**PROBLEM REQUIREMENTS**
Once the line holding "Black Beaded Knit" is found in the entries below, transcribe exactly every line up to and including the one holding "Fabian Metal Oval Postcards 8 Pack", but leave out the pictures.

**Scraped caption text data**

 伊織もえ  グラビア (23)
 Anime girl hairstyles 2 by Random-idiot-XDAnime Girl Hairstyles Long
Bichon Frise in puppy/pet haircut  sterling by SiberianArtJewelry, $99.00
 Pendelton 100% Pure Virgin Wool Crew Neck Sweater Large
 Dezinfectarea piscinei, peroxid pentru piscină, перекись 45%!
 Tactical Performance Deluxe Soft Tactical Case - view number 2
--
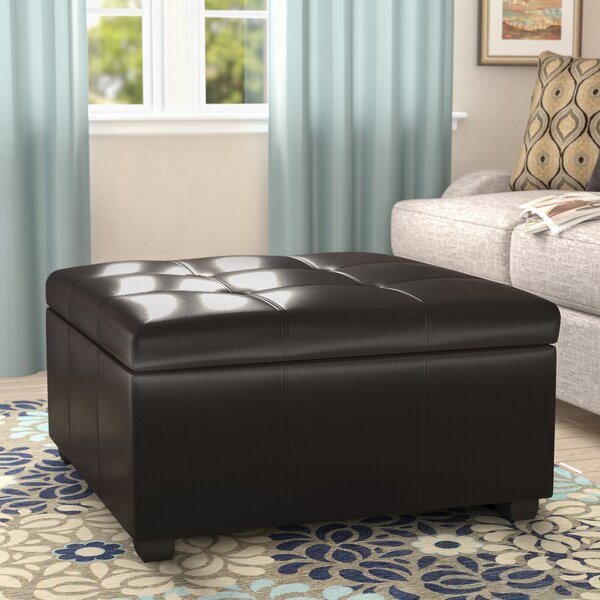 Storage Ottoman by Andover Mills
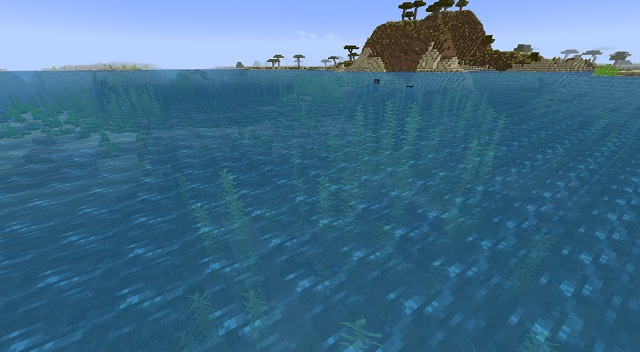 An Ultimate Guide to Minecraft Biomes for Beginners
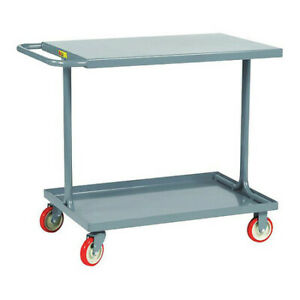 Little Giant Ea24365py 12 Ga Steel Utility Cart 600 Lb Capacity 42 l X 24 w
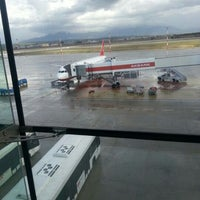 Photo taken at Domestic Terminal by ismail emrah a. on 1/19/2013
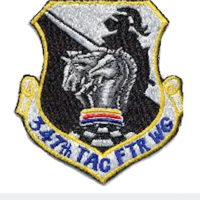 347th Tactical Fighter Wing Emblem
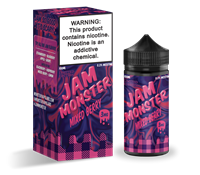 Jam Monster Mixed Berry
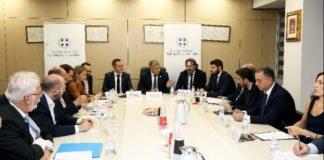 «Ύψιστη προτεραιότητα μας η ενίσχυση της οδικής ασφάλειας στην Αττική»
* * *
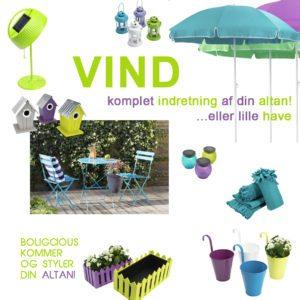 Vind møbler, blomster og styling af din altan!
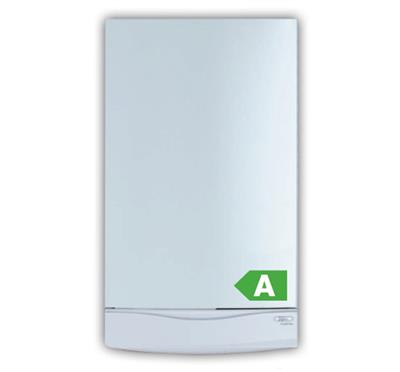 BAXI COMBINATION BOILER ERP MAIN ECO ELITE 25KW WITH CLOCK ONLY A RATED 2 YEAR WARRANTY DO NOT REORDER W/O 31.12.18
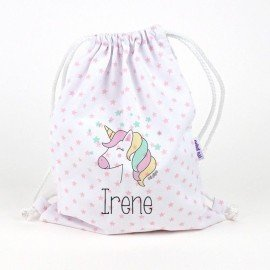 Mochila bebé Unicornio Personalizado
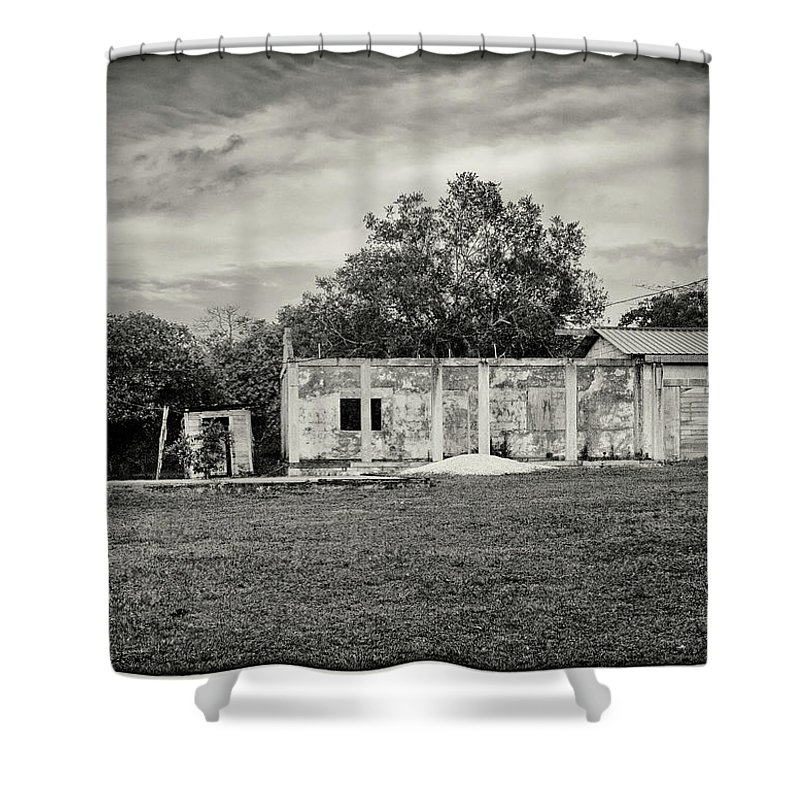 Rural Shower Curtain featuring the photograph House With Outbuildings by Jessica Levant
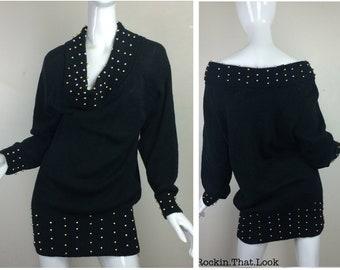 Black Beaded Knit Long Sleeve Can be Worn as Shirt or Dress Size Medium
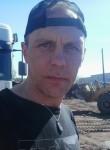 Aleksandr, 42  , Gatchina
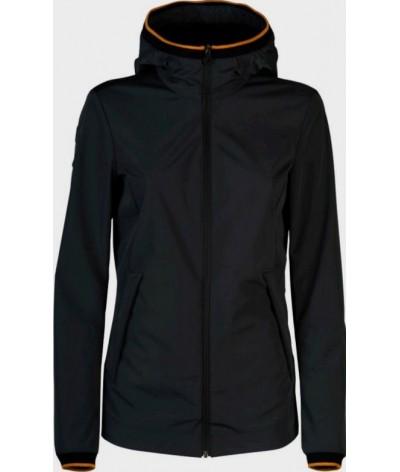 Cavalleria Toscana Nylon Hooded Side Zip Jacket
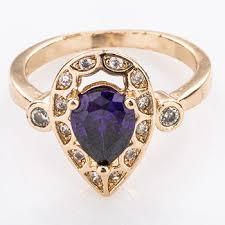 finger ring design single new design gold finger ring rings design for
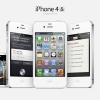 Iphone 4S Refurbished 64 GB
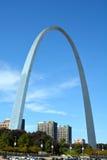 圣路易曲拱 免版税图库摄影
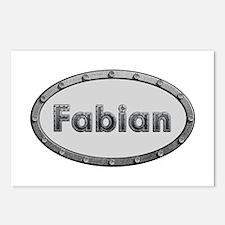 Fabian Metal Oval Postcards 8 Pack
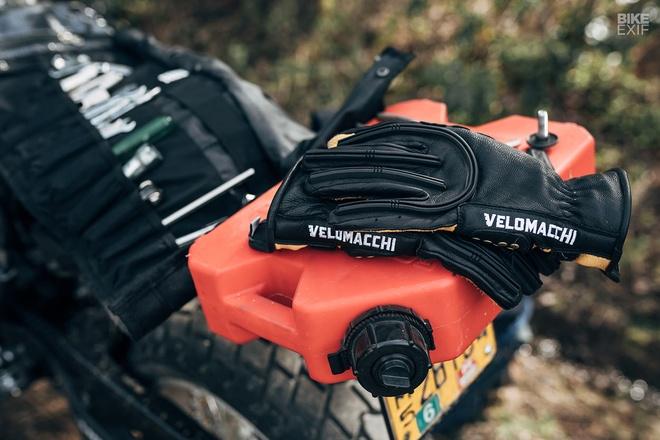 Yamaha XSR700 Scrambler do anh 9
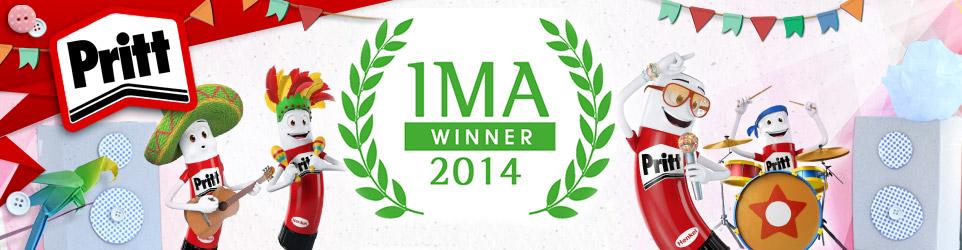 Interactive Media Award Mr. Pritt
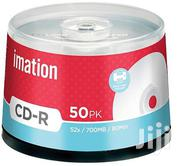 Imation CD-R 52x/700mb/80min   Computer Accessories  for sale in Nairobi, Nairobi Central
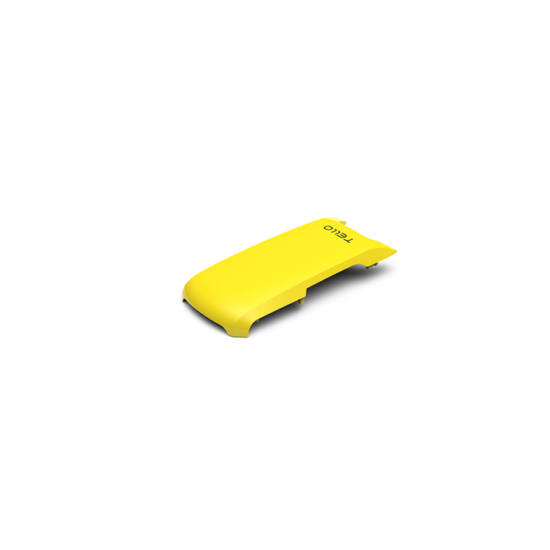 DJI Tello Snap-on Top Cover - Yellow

**RESULT**
 Black Beaded Knit Long Sleeve Can be Worn as Shirt or Dress Size Medium
 Aleksandr, 42  , Gatchina
 Cavalleria Toscana Nylon Hooded Side Zip Jacket
 finger ring design single new design gold finger ring rings design for
 Iphone 4S Refurbished 64 GB
 圣路易曲拱 免版税图库摄影
 Fabian Metal Oval Postcards 8 Pack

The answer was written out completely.